The Siberian environment is particularly vulnerable to prolonged above-average heat. Prolonged heat waves clearly impact the local ecosystems, resulting in, e.g. wildfires. These might expand over large areas affecting considerable loss of the resources for forestry. Moreover, wildfires emit continuous smoke which is rich in (low level) aerosols affecting air quality and also initiating important feedbacks with hot weather which can potentially enhance the temperature locally.

Increasing local temperatures also contribute to the thawing of permafrost covering most of eastern Siberia. Increasing soil temperature and active layer thickness have been observed and have accelerated over the last 15 years with summer warming trends of soil temperature being up to 0.1 °C yr−1 and increases in active layer depth being up to 3 cm yr−1 (Streletskiy et al. 2015). Loss of permafrost will only be accelerated during sustained heat events such as 2020, having critical consequences for local businesses, the well-being of local inhabitants and pollution. Streletskiy et al. (2019) project that under RCP8.5 scenario climatic changes will affect about 20% of structures and infrastructure assets, costing 16.7 bn USD and 67.7 bn USD, respectively, to mitigate.

The Russian Federation has recently published a national climate adaptation plan, targeting projects on permafrost. Moreover, a large-scale international program NEFI (Northern Eurasia Future Initiative) (Groisman et al. 2017) is focussed on mitigation in Northern Eurasian ecosystems, including permafrost, water quality, and wildfire impacts. As this study has shown, regional temperatures are projected to continue to increase over the coming three decades (at least) with associated dramatic increases in the frequency of prolonged heat events whose impacts are already being felt today.

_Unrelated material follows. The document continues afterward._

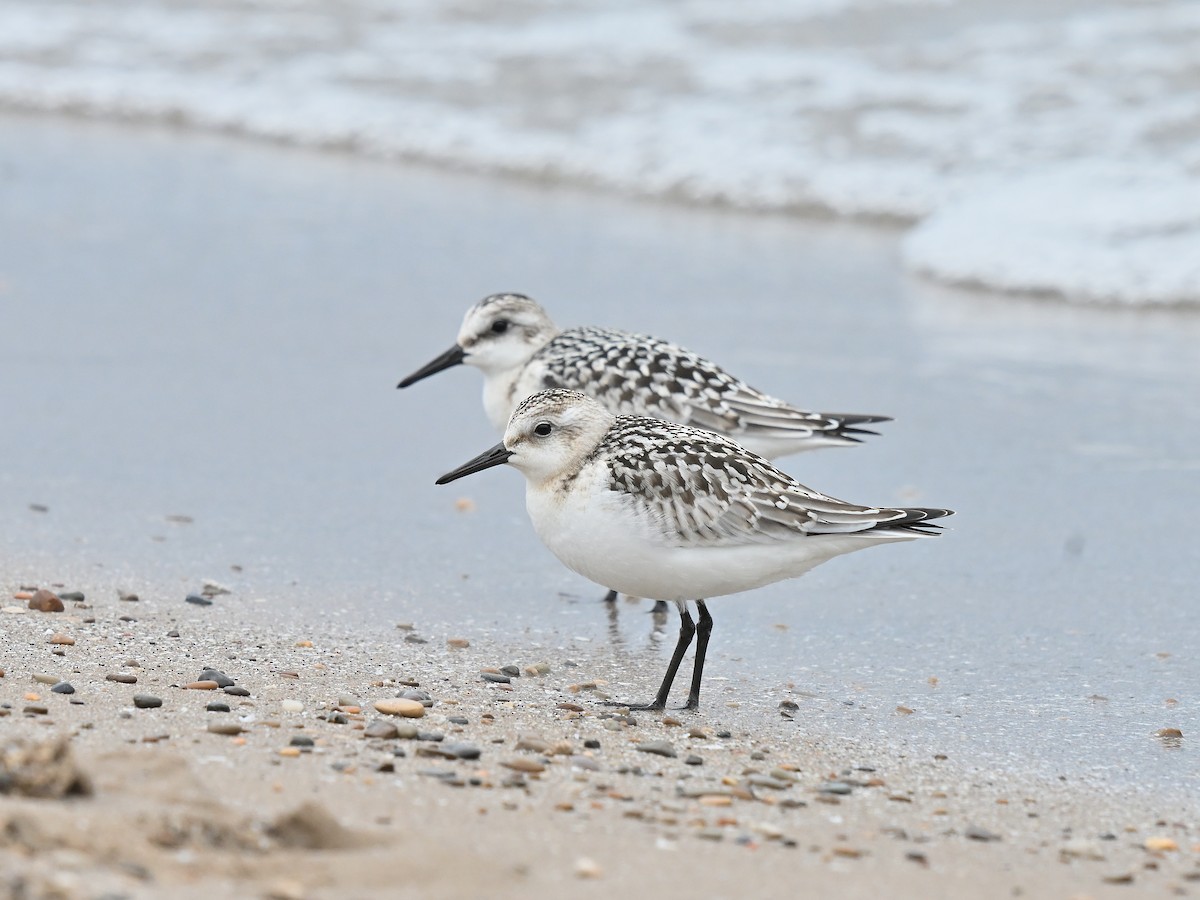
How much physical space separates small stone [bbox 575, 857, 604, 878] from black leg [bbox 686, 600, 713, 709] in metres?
1.39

We have demonstrated the role of anthropogenically driven temperature changes in the recent period of prolonged Siberian heat that was exceptional at both the local and wider regional scales, bringing record-breaking 6-month and daily maximum temperatures that were virtually impossible in the pre-industrial climate. Furthermore, the natural environment and human infrastructure of the region is almost uniquely vulnerable to warming and is the source of hazards to local populations as well as to the global environment. The demonstrable anthropogenic role in these events presents us with a stark warning of the impacts of human influence on climate that are hard to ignore.